WHAT THE TASK ASKS. Look for the word "Algorithm" in the entries below, then copy every line that has it.

DATA EXTRACT.

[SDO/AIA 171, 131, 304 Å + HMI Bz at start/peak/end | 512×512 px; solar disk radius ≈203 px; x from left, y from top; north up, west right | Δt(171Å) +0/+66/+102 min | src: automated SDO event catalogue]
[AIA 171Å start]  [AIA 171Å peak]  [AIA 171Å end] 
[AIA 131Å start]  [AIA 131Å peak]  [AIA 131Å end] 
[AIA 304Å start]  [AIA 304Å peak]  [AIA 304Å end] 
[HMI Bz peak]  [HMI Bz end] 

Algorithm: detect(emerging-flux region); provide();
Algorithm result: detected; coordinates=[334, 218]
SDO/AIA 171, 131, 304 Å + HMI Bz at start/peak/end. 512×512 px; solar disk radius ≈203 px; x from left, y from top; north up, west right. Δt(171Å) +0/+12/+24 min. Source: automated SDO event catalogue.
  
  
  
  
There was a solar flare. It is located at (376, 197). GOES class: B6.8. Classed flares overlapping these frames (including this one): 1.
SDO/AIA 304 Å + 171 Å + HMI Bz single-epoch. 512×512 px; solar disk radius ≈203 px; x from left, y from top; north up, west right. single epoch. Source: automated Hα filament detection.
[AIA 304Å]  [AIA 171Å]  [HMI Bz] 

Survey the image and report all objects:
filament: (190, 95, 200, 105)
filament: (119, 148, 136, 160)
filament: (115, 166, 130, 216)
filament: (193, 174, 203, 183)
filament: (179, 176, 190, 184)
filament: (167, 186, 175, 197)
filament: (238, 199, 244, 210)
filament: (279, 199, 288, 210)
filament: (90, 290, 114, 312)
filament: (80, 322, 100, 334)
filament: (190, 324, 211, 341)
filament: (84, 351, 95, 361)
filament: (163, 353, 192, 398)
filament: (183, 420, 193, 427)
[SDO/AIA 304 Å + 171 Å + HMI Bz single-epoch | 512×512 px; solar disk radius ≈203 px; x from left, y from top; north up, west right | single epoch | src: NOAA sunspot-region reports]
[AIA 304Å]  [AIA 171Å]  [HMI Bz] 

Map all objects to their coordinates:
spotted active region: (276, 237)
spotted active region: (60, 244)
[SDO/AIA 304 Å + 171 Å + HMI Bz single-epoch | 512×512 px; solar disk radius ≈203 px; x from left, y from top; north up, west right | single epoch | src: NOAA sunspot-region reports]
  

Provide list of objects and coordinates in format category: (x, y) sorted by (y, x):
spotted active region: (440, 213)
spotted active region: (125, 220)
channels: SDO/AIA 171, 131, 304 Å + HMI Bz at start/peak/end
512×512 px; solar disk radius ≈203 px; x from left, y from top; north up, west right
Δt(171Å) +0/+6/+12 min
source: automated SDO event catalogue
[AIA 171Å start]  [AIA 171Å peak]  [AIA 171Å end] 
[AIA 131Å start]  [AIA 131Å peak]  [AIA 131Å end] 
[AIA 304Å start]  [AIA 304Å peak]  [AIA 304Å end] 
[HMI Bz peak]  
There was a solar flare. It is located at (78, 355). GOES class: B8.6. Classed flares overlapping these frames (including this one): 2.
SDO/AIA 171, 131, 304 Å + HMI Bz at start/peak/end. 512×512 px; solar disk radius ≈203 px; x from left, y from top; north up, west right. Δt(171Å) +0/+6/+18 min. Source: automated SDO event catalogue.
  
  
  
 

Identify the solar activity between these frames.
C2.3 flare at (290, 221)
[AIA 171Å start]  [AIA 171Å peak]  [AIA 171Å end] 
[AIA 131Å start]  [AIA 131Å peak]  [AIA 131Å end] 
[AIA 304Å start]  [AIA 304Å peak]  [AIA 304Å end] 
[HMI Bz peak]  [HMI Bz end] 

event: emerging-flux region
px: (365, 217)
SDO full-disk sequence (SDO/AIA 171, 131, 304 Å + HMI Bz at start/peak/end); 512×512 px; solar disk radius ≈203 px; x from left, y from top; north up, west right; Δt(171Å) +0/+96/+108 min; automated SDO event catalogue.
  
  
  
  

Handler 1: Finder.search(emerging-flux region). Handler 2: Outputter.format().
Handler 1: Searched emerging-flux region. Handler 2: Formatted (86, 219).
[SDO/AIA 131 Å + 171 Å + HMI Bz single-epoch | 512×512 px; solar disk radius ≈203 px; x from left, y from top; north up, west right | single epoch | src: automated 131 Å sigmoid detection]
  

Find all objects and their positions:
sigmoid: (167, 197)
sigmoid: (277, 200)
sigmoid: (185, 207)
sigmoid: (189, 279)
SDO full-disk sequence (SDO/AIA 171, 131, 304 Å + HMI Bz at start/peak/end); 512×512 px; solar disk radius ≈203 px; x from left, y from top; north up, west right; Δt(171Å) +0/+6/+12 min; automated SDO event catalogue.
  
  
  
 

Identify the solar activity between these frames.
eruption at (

RESPONSE BOX.
Algorithm: detect(emerging-flux region); provide();
Algorithm result: detected; coordinates=[334, 218]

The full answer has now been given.